## Document extract:
We do the following:

Start the system with the data register and acnilla qubit initialized to $| 0 ⟩$ 's

| ψ ⟩ = {| 0 ⟩}^{\otimes n} | 0 ⟩

Apply an $X$ gate to the ancilla qubit to flip it to a $| 1 ⟩$ . We have $| ψ ⟩ = {| 0 ⟩}^{\otimes n} | 1 ⟩$
Apply $H$ to both the data register bits and the ancilla bits. For the data register, in general:

H^{\otimes n} | x_{1} . . . x_{n} ⟩ = ⨂_{i = 1}^{n} H | x_{i} ⟩

As such, for the $H$ gate in general:

H^{\otimes n} {| 0 ⟩}^{\otimes n} = \frac{1}{\sqrt{2^{n}}} \frac{1}{\sqrt{2^{n}}} (| 000. . .0 ⟩ + | 000. . .1 ⟩ + \dots + | 111. . .1 ⟩)

Which we can rewrite as:

H^{\otimes n} {| 0 ⟩}^{\otimes n} = \frac{1}{\sqrt{2^{n}}} \sum_{x = 0}^{2^{n} - 1} {| x ⟩}^{\otimes n} = \frac{1}{\sqrt{2^{n}}} \sum_{y = 0}^{2^{n} - 1} (- 1)^{x \cdot y} {| y ⟩}^{\otimes n}

where $x \cdot y$ is the bitwise inner product mod 2 as $x \cdot y = x_{0} y_{0} \oplus x_{1} y_{1} \oplus \dots \oplus x_{n - 1} y_{n - 1} \mod 2$ , allowing for operations like $H^{\otimes n}$ to happen on all $2^{n}$ possible states (allowing for exponential parallelism).

## Given exercise 1:
Lay out the entries as a numbered list without blank lines, starting with the line containing "Does point 223,92" and going on through the end of the entries, both ends included.
The entries that follow are unrelated to the passage on the Hadamard gate.

## Data for processing:
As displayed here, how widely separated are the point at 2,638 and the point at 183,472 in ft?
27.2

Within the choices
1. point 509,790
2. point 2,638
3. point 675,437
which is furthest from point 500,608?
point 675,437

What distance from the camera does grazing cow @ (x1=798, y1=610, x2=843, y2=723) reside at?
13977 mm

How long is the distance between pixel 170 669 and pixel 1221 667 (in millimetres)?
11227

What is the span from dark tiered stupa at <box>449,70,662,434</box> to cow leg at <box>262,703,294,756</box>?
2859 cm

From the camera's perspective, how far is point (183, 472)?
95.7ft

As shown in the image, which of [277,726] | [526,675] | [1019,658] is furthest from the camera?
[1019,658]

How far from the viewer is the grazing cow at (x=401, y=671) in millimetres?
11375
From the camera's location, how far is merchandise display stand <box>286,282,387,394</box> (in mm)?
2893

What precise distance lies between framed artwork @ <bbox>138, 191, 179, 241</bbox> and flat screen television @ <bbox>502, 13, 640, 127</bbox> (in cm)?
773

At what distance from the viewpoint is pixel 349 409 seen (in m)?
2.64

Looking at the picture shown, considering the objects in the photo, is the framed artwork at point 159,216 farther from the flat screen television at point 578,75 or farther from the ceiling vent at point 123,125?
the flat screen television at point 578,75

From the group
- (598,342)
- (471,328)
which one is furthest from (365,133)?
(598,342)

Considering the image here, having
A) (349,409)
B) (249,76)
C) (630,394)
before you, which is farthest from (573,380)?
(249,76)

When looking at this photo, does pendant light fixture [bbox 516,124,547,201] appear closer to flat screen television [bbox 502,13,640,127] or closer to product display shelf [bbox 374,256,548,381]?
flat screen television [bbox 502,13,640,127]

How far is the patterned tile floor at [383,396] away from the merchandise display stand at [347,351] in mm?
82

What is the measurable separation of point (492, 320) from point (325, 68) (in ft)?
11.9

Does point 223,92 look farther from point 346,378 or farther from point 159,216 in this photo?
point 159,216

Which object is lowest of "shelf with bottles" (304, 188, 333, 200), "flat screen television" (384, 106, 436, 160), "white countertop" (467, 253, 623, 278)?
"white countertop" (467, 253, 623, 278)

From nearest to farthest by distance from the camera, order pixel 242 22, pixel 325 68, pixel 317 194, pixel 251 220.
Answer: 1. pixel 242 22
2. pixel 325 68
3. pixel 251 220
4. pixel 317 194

## Given exercise 2:
In the passage on the Hadamard gate, which gate is applied to the ancilla qubit to flip it to a |1⟩?

## Final answer 1:
1. Does point 223,92 look farther from point 346,378 or farther from point 159,216 in this photo?
2. point 159,216
3. Which object is lowest of "shelf with bottles" (304, 188, 333, 200), "flat screen television" (384, 106, 436, 160), "white countertop" (467, 253, 623, 278)?
4. "white countertop" (467, 253, 623, 278)
5. From nearest to farthest by distance from the camera, order pixel 242 22, pixel 325 68, pixel 317 194, pixel 251 220.
6. Answer: 1. pixel 242 22
7. 2. pixel 325 68
8. 3. pixel 251 220
9. 4. pixel 317 194

## Final answer 2:
An X gate.